** Supplied text follows **
When I was an intern a child who had diphtheria came to the emergency room. During the next 24 hours all the younger members of the medical staff visited the child because none of us had ever seen anyone with this illness. Today, many experienced physicians and even pediatricians have never seen a child with this disease.
In the 1930s, 7,000 children died of whooping cough each year in the U.S. Now, whole years go by without a single fatality due to this once terrible disease. These diseases have been almost eradicated by immunization programs.
The discovery of this medical miracle is worth retelling as it shows that you do not necessarily have to have a million-dollar research grant to come up with wonderful discoveries. Edward Jenner was a country physician in England two centuries ago. He noticed that when epidemics of smallpox occurred, certain people in his village did not catch the disease. After some thought, he realized that it was the people who were in close contact with cows who seemed to be immune. He also noted that they had all been infected with cowpox, a minor disease with some similarities to smallpox. The next step was to try to deliberately cause patients who had not had cowpox to become infected. He took scrapings from a sore of a patient with cowpox and placed it over a scratch on the skin of the patient that he wished to treat. The patients caught cowpox and were then found to have protection when the next epidemic of smallpox arrived in the village. The Latin word for cow is vacca; cowpox is vaccinata: hence the word 'vaccination.' I have read recently that this method may have been discovered independently in China.
Immunization programs throughout the world have been the most successful public health initiatives ever. Some parents, for quite understandable reasons, have started to question the need for these shots and have decided to not have their children immunized. This is partly due to the fact that almost nobody remembers these diseases as they have hardly been seen for more than half a century. It is the very success of these programs that has led parents to question their necessity. Fortunately, most countries have regulations that insist children have coverage before they are admitted to school.
** End of Supplied text **
From the passage on immunization, extract the part that opens with the words "When I was an" and closes with "with this disease.", copying it without any change. The lines that follow are separate material and are not part of the passage on immunization.
** Data extract follows **
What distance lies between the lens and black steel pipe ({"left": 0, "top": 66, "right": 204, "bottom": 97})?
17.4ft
** End of Data extract **
• Exercise answer:
When I was an intern a child who had diphtheria came to the emergency room. During the next 24 hours all the younger members of the medical staff visited the child because none of us had ever seen anyone with this illness. Today, many experienced physicians and even pediatricians have never seen a child with this disease.